WHAT TO DO = Rewrite the entries from the line containing "What measurement of" through the end, substituting "slate roof" for "gray roof" and leaving everything else unchanged.

[Entries contained in a dataset]
>> BEGIN

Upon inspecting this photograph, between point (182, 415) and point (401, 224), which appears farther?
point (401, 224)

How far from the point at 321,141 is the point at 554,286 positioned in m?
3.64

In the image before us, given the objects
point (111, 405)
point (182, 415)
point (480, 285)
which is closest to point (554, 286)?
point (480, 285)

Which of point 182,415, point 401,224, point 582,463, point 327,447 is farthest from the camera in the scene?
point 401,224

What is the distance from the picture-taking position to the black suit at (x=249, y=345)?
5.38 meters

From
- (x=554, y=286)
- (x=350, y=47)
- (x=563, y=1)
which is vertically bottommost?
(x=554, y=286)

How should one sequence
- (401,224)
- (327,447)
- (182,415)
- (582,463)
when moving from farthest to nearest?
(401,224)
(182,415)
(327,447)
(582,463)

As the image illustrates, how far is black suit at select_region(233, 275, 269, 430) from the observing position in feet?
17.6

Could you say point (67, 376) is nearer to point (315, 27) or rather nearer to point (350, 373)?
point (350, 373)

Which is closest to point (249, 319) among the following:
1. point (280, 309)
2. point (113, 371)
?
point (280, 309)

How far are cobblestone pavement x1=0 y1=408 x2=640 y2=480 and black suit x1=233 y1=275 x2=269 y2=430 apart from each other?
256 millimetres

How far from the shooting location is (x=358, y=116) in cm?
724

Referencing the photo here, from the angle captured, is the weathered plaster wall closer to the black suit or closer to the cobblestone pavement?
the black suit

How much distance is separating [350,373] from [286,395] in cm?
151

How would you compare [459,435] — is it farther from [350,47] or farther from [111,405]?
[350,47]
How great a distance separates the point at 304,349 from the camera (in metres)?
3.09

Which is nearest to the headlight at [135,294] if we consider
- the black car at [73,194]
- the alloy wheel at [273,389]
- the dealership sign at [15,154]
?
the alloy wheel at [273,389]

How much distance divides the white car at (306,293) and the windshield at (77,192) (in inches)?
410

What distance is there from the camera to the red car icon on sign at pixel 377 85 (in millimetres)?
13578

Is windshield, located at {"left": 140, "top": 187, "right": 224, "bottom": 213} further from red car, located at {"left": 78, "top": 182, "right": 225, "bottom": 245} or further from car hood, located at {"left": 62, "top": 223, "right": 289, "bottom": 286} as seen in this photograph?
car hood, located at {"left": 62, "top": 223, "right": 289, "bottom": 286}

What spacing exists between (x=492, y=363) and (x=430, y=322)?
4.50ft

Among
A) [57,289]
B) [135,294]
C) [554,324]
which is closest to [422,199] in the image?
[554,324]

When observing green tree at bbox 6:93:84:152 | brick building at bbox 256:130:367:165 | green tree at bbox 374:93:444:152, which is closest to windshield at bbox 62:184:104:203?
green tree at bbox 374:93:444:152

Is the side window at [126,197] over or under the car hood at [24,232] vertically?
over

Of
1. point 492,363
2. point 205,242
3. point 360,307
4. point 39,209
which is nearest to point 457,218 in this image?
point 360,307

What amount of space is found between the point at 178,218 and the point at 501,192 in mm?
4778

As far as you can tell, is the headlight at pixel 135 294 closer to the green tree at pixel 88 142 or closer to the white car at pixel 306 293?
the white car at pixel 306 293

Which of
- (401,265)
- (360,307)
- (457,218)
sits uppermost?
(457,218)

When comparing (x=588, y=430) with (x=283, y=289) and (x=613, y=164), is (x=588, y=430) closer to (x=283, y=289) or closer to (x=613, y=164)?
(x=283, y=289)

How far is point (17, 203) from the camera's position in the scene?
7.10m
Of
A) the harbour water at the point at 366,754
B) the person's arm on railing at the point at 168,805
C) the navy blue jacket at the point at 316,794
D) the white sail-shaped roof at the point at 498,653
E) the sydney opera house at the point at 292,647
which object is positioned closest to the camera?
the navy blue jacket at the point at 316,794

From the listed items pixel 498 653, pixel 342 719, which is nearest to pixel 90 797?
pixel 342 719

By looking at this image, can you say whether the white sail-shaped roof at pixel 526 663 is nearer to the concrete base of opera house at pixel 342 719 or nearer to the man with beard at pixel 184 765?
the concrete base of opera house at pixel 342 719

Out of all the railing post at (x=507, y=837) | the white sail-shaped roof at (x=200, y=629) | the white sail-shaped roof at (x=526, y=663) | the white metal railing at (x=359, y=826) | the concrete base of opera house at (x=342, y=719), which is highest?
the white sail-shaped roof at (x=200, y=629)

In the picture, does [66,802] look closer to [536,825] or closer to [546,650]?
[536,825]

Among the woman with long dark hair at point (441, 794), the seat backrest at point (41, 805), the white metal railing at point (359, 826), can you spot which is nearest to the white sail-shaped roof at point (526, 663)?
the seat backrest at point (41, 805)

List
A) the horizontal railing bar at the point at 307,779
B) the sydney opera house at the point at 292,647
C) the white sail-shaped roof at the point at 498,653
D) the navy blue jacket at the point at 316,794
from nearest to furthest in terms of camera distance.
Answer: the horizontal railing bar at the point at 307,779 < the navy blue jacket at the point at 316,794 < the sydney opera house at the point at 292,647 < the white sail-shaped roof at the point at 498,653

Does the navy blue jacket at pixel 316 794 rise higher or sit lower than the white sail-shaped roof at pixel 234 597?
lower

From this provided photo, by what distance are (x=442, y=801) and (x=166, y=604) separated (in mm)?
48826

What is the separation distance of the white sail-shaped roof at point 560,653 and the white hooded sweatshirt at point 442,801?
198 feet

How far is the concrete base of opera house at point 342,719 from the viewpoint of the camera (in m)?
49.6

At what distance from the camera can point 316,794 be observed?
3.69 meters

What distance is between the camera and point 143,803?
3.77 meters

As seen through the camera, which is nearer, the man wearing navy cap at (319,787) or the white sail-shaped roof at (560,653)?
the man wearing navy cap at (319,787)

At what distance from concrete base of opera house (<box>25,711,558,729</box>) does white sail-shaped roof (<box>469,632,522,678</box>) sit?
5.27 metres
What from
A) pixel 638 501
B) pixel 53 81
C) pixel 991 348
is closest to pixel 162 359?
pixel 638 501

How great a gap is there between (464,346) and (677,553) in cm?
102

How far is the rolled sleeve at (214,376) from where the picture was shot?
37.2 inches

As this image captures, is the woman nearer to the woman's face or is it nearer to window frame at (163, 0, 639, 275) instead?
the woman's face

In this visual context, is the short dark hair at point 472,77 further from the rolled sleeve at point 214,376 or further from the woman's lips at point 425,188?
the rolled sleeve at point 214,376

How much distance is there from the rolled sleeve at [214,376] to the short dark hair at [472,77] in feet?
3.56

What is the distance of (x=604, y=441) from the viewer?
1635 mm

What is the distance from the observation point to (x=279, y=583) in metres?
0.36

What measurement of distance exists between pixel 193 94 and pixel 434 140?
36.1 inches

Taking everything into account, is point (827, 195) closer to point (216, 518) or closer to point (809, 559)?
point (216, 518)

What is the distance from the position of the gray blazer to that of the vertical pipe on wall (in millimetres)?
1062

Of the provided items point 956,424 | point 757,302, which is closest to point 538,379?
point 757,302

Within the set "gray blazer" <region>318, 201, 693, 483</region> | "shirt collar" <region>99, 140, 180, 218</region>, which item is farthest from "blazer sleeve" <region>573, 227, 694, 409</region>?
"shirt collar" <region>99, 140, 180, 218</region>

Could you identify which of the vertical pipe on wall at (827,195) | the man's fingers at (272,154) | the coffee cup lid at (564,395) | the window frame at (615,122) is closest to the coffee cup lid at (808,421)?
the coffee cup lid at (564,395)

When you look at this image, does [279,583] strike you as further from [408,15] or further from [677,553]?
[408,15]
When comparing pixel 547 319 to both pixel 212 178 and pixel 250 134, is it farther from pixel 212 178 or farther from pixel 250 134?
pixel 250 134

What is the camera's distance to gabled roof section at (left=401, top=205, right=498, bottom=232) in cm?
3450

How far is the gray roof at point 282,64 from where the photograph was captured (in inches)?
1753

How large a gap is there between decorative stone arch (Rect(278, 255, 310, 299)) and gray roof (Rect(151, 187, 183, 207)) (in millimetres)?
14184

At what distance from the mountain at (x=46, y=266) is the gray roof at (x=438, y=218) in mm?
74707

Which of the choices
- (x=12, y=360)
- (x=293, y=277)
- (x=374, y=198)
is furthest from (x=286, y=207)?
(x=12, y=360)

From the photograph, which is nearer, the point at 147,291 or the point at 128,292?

>> END

ANSWER TO THE TASK =
What measurement of distance exists between pixel 193 94 and pixel 434 140?
36.1 inches

Taking everything into account, is point (827, 195) closer to point (216, 518) or closer to point (809, 559)?
point (216, 518)

What is the distance from the position of the gray blazer to that of the vertical pipe on wall (in millimetres)?
1062

Of the provided items point 956,424 | point 757,302, which is closest to point 538,379?
point 757,302

Within the set "gray blazer" <region>318, 201, 693, 483</region> | "shirt collar" <region>99, 140, 180, 218</region>, which item is farthest from "blazer sleeve" <region>573, 227, 694, 409</region>?
"shirt collar" <region>99, 140, 180, 218</region>

Could you identify which of the vertical pipe on wall at (827,195) | the man's fingers at (272,154) | the coffee cup lid at (564,395) | the window frame at (615,122) is closest to the coffee cup lid at (808,421)?
the coffee cup lid at (564,395)

When you look at this image, does [279,583] strike you as further from [408,15] or further from [677,553]?
[408,15]
When comparing pixel 547 319 to both pixel 212 178 and pixel 250 134, is it farther from pixel 212 178 or farther from pixel 250 134?
pixel 250 134

What is the camera's distance to gabled roof section at (left=401, top=205, right=498, bottom=232) in cm?
3450

How far is the slate roof at point 282,64 from where the photograph was captured (in inches)?
1753

How large a gap is there between decorative stone arch (Rect(278, 255, 310, 299)) and slate roof (Rect(151, 187, 183, 207)) (in millimetres)?
14184

At what distance from the mountain at (x=46, y=266) is the slate roof at (x=438, y=218) in mm?
74707

Which of the choices
- (x=12, y=360)
- (x=293, y=277)
- (x=374, y=198)
is furthest from (x=286, y=207)?
(x=12, y=360)

From the photograph, which is nearer, the point at 147,291 or the point at 128,292?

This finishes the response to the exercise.